Meta-analysis of RCTs evaluating the effects of traditional Chinese exercise on FEV1 using a fixed effects model.

https://doi.org/10.1371/journal.pone.0161564.g004

Tiffenau Index of Lung Function.

Three of the 10 trials [12,15,17] (n = 169 patients) compared the FEV1 percentage predicted between the TCE intervention and control groups. One [15] of those articles could not be pooled directly in the meta-analysis because it did not provide the data in the correct format. One trial [12] reported that there was an improvement in the Tiffenau Index after 3 months of Tai Chi or Qigong compared with the control intervention, and the other two trials [15,17] reported the outcomes after 6 months of Tai Chi or Qigong.

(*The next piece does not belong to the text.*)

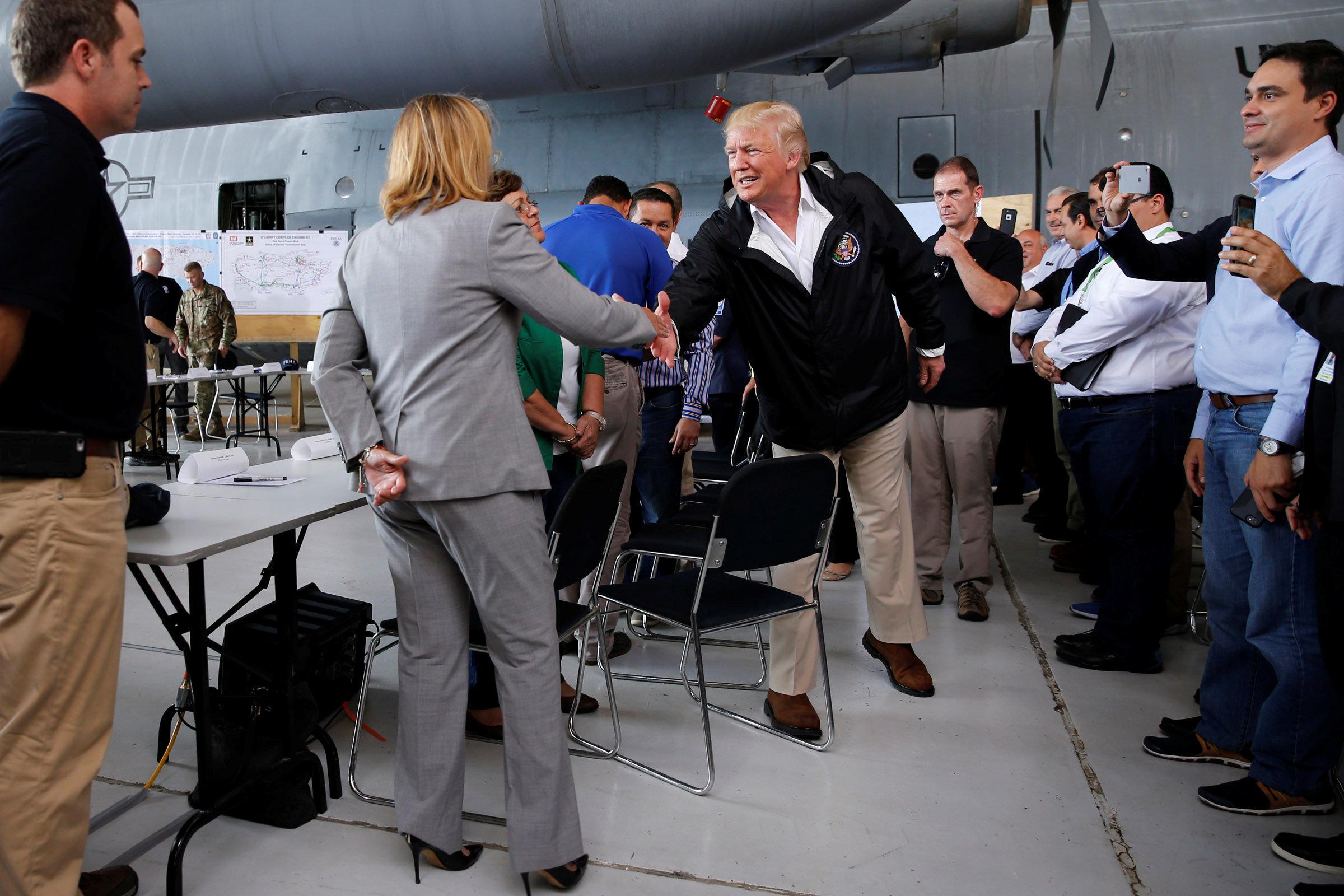 U.S. President Donald Trump shakes hands with San Juan Mayor Carmen Yulin Cruz before a briefing to survey hurricane damage, at Muniz Air National Guard Base in Carolina, Puerto Rico, U.S. October 3, 2017. REUTERS/Jonathan Ernst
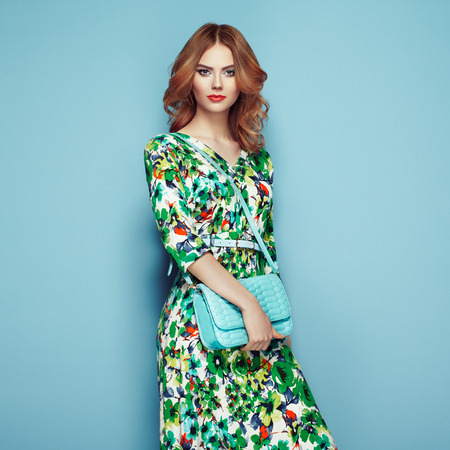 Blonde young woman in floral spring summer dress. Girl posing on a pink background. Summer floral outfit. Stylish wavy hairstyle. Fashion photo. Glamour lady with handbag Imagens - 77028799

The three trials showed heterogeneity when they were pooled in a meta-analysis (P<0.0001, I2 = 89%). A sensitivity analysis was performed to explain the heterogeneity (Table 2). The Tiffenau Index effect size of one trial [15] was obviously greater than that of the other two trials, and those two trials showed homogeneity (P = 0.75, I2 = 0%) when the trial with the larger effect size was removed. Therefore, the fixed effects meta-analysis was used to analyze the two studies. The pooled effect size of the two trials [12,15] showed that the TCE intervention was associated with a statistically significant improvement in the Tiffenau Index and could increase COPD patients' lung function compared with the control intervention (MD, 6.67; 95% CI, 5.09–8.24; P<0.00001; Fig 5).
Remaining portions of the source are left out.